Ah, but what's "important"? It is what the eventual customers perceive it to be. That can be a facile statement ("The customer is always right. Good, now we can stop thinking about them."), or it can be a guide to action. The good tester tries to understand the target market and the typical customer. She talks with customer service. She strives to report bugs persuasively, in a way that makes clear how many customers will be affected and to what degree. Again, this awareness helps direct testing efforts toward the bugs that matter. For example, do you know how important small bugs are to your customers? In some markets, customers shrug off bugs with simple workarounds; in others, such a product may be deemed too buggy - even in comparison to one that fails less often but more spectacularly.
Let me make a final note about testing as a service organization. I've claimed it serves the project manager. By facilitating good decisions, that helps the customer, but only indirectly. Most everyone on the project serves the customer more directly than the testers do. The programmers produce the code that the customers use. The project manager decides what code that will be - and which of it will remain buggy and which will be fixed. The writers produce the words that customers read. The customer service people directly help customers with problems. Almost all of what testers produce is invisible to the customer (except for known bug lists in README files and the like).
Many testers find this claim a disturbing way of thinking. They think of themselves as the only protection the customer has against careless developers and managers determined to meet deadlines no matter what. They desire the authority to stop shipment of the product if it doesn't meet certain predefined quality criteria. There are problems with that idea:
By not taking on an impossible responsibility, testers will become more effective at the job they can do - that of serving the project manager. Oh, they still have stop ship authority in exactly the same sense that all project members do. They can try to persuade the project manager. If the situation is serious enough, they can vote with their feet by resigning. If the situation is very serious, they have the same ethical responsibility to blow the whistle as anyone else does.
I don't mention the project manager in the motto because the testing team also serves the rest of the project, though to a lesser degree. For example, programmers often have a poor sense of the state of their code. Even though they get information in the form of bug reports, they are too close to their code to put it in perspective. They may believe that serious bug reports are just annoyances from the tester, simply because they don't have a good picture of what customers really do. Or they may spend their time honing and polishing what isn't important at the expense of what is.

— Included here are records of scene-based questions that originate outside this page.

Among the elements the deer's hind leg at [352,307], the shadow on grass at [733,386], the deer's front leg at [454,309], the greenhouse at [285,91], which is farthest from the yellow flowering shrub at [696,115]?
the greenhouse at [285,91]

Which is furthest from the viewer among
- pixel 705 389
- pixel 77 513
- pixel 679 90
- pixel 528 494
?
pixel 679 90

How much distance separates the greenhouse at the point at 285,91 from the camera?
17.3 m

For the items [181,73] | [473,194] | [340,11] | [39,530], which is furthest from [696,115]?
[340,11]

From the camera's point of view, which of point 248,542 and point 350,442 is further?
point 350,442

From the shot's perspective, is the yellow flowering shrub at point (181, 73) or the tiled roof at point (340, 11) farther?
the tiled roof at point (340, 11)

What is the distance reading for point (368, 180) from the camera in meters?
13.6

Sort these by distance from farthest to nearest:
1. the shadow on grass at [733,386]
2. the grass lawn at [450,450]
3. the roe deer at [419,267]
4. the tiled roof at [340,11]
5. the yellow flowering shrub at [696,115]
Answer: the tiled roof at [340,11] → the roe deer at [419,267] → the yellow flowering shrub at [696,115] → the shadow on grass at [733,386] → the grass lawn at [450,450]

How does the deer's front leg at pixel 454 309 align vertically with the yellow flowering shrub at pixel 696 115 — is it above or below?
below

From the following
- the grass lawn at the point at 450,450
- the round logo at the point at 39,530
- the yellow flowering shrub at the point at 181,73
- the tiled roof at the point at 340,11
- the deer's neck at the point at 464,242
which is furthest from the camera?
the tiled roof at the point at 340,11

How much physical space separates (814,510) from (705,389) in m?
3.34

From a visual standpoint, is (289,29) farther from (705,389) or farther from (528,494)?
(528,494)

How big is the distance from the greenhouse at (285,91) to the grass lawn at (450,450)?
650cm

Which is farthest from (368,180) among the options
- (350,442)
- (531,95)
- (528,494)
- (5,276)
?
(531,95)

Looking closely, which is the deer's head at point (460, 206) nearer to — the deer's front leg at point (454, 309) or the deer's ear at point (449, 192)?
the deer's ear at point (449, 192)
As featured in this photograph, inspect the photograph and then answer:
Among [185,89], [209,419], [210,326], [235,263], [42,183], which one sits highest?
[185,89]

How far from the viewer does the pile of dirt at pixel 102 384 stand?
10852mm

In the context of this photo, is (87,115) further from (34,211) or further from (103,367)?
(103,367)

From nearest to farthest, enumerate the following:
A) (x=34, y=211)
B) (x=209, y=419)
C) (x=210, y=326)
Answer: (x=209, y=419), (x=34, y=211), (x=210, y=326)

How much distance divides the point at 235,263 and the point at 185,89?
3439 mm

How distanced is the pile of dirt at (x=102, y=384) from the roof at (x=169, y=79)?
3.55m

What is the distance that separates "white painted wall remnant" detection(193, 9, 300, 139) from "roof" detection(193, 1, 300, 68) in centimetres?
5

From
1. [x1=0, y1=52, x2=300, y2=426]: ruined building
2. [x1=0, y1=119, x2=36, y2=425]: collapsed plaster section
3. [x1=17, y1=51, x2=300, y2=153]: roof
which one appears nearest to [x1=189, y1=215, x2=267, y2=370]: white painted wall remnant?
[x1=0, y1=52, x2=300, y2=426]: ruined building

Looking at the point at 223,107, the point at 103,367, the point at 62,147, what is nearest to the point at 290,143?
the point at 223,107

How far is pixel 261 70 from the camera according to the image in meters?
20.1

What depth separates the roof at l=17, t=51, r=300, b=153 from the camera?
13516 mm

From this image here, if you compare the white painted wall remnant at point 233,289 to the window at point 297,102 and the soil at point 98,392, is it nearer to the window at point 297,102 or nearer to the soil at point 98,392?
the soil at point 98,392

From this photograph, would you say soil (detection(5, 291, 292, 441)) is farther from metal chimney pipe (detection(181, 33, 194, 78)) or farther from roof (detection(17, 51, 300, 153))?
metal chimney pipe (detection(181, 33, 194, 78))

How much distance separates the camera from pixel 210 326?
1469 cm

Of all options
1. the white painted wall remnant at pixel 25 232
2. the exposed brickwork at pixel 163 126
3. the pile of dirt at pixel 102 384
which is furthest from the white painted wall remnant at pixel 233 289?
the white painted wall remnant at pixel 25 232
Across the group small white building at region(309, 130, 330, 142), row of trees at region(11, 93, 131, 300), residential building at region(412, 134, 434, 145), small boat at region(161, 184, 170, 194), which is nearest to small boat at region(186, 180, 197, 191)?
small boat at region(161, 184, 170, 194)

When I work with developers, I tell them in the beginning that my job is to tell them what they need to know to get their code working as soon as possible. They should tell me if they think I'm reporting the wrong bugs, too trivial bugs, or could in any way be helping them better. I reserve the right to disagree, but I certainly want to know what they think. My experience is that most developers are happy to hear that. Oh, some fraction of them take it as a signal they can roll right over me, but I think not many more than would try that no matter how I approached them. Relations with the others start off better, which quickly results in more efficient bug reporting and fixing. At some point, most programmers become evidently overwhelmed by the flow of bugs and wish - under their breath - that I would just leave them alone. I maintain an attitude of cheerful relentlessness: "I'm going to help you no matter how much it hurts".
Which, come to think of it, would make another good motto for the testing team.